Sementara itu, Direktur Jenderal Energi Baru, Terbarukan dan Konservasi Energi (EBTKE) Dadan Kusdiana mengungkapkan, BBN berbasis sawit telah menjadi bagian dari strategi ketahanan energi pemerintah nasional. Sejak awal 2020, B30 telah memproduksi 4,28 juta ton biodiesel pada semester I tahun 2020.
Secara khusus, pemerintah Indonesia menciptakan 5 langkah strategis untuk pengembangan BBN. Pertama, dengan menjamin program B30 berjalan sesuai target. Kedua, riset dan perencanaan pengembangan B40 dan B50 baik dari sisi teknis dan ekonomis, meliputi roadtest serta pengujian pada mesin pembangkit listrik tenaga diesel.
Ketiga, melalui kerja sama dengan Pertamina dalam mendorong program Greenfuel dengan memproduksi green diesel, greengasoline dan green avtur beserta studi kebijakan, efisiensi, teknologi, pasokan, insentif dan infrastruktur pendukung, beserta pengembangan industri pendukung seperti metanol dan katalis.

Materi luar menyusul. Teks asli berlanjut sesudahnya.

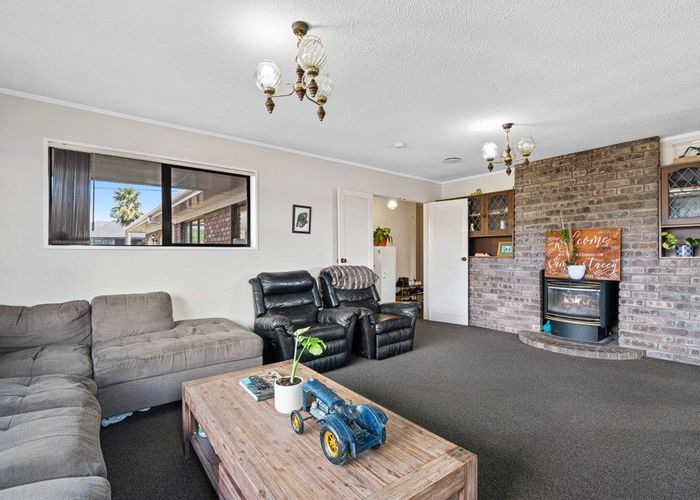  at 458 Pukehangi Road, Pomare, Rotorua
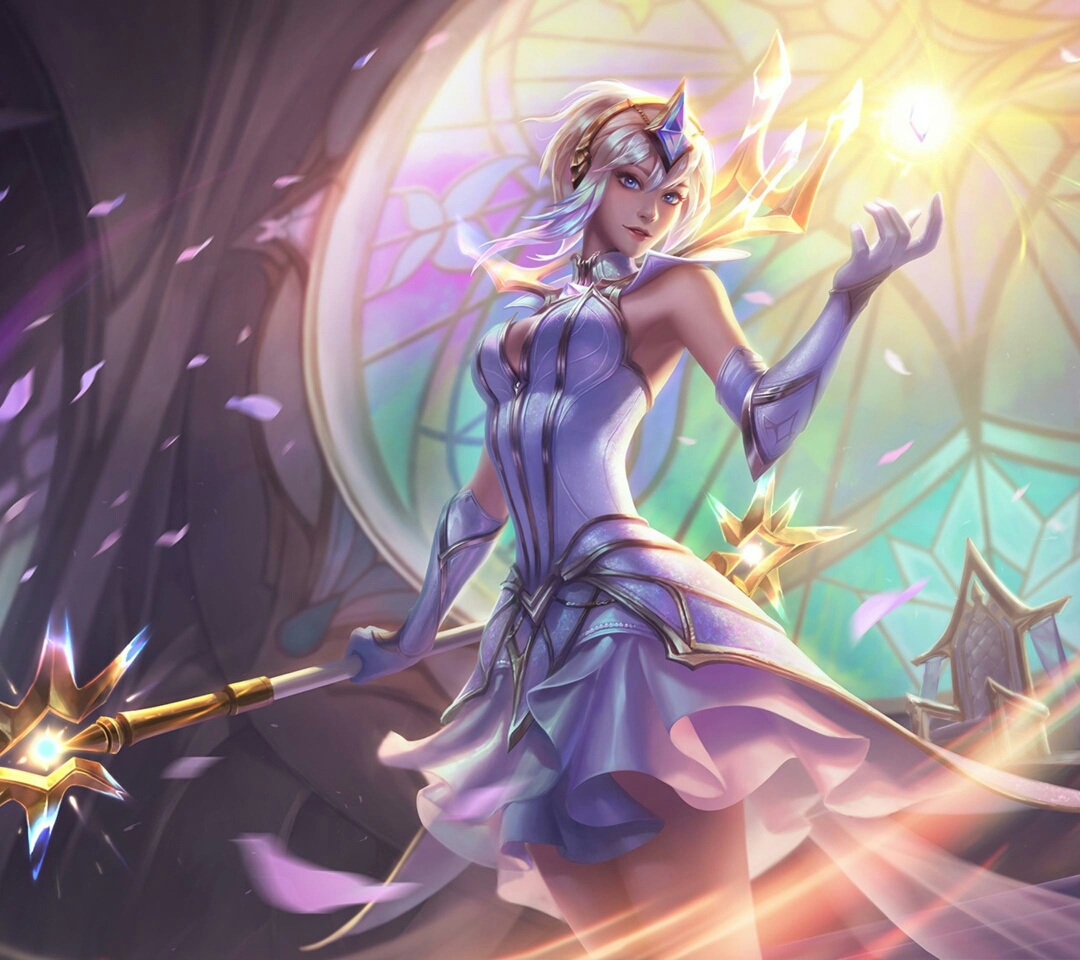 尼修斯的单 尼修斯的单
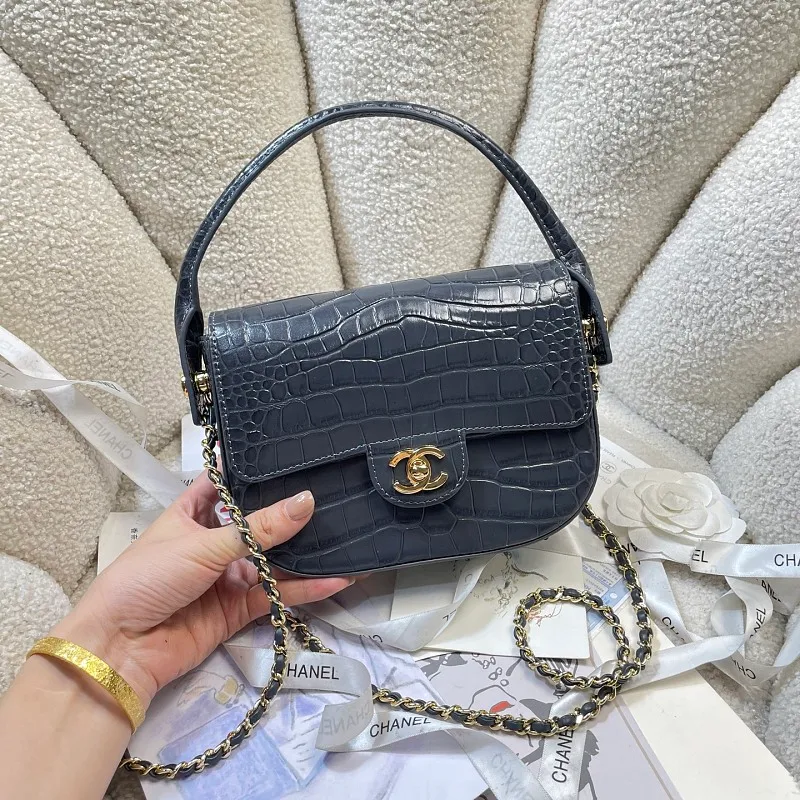 All Categories Chanel Women's Bags 2 (Chanel) Chanel Original Order AS6424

Keempat, pengembangan hidrogenasi minyak sawit (HPO) bekerja sama dengan Pertamina, Pupuk Indonesia, ITB, BPDP-KS dan pemangku kepentingan lain. Kelima, memanfaatkan lahan reklamasi atau bekas pertambangan bekerja sama dengan Direktorat Jenderal Mineral dan Batubara dan Pemerintah Daerah dalam mengidentifikasi lahan bekas tambang, serta bekerja sama dengan Kementerian Pertanian untuk menentukan komoditas yang paling cocok.

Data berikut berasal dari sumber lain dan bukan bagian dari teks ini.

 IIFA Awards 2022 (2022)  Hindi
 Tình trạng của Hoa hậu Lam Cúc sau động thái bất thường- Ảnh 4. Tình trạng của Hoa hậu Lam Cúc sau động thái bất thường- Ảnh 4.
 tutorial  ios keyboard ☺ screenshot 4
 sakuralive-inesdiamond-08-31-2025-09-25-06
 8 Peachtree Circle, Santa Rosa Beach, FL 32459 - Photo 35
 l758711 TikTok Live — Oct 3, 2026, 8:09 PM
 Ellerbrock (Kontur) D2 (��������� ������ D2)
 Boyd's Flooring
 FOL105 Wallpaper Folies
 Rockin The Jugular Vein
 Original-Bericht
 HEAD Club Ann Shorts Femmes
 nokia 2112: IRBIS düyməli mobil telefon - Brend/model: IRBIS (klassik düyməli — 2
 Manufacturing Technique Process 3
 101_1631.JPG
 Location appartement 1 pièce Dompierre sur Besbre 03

"Pemerintah sedang melakukan uji coba HPO (D-100) yang dimulai sejak pertengahan tahun 2020. Secara kualitas, sejauh ini HPO lebih bagus daripada biofuels ataun jenis diesel lainnya. HPO sangat mirip dengan minyak diesel namun terkait nilai kalori, diesel lebih sedikit dibanding HPO," jelas Dadan.
Lebih lanjut, Dadan menjelaskan diperlukan komitmen dari seluruh pemangku kepentingan dalam pengembangan program bakar bakar nabati sesuai dengan roadmap yang telah dibuat. "Kami menginginkan sustainable biodiesel sehingga kami juga membutuhkan sustainable fund sebagai dukungan," tegasnya.
Dalam mendukung program ini, VP Strategic Planning PT Kilang Pertamina mengungkapkan telah membangun beberapa infrastuktur untuk memenuhi perencanaan ini. Adapun tiga langkah strategis pertamina di antaranya modifikasi unit pada Kilang Cilacap dengan melanjutkan CPO 3000 barel/hari untuk menghasilkan diesel hijau. Kedua, memodifikasi lebih banyak unit selain perawatan kelapa sawit dan fasilitas lainnya sehingga target mereka melanjutkan CPO 6000 barrel/hari.
Terakhir, Pertamina akan membangun kilang baru yang lebih besar dari kilang Cilacap yakni kilang Plaju dengan perkiraan kapasitas 20.000 barel/hari, pakan CPO, dan akan berfokus pada produksi green diesel dan green avtur.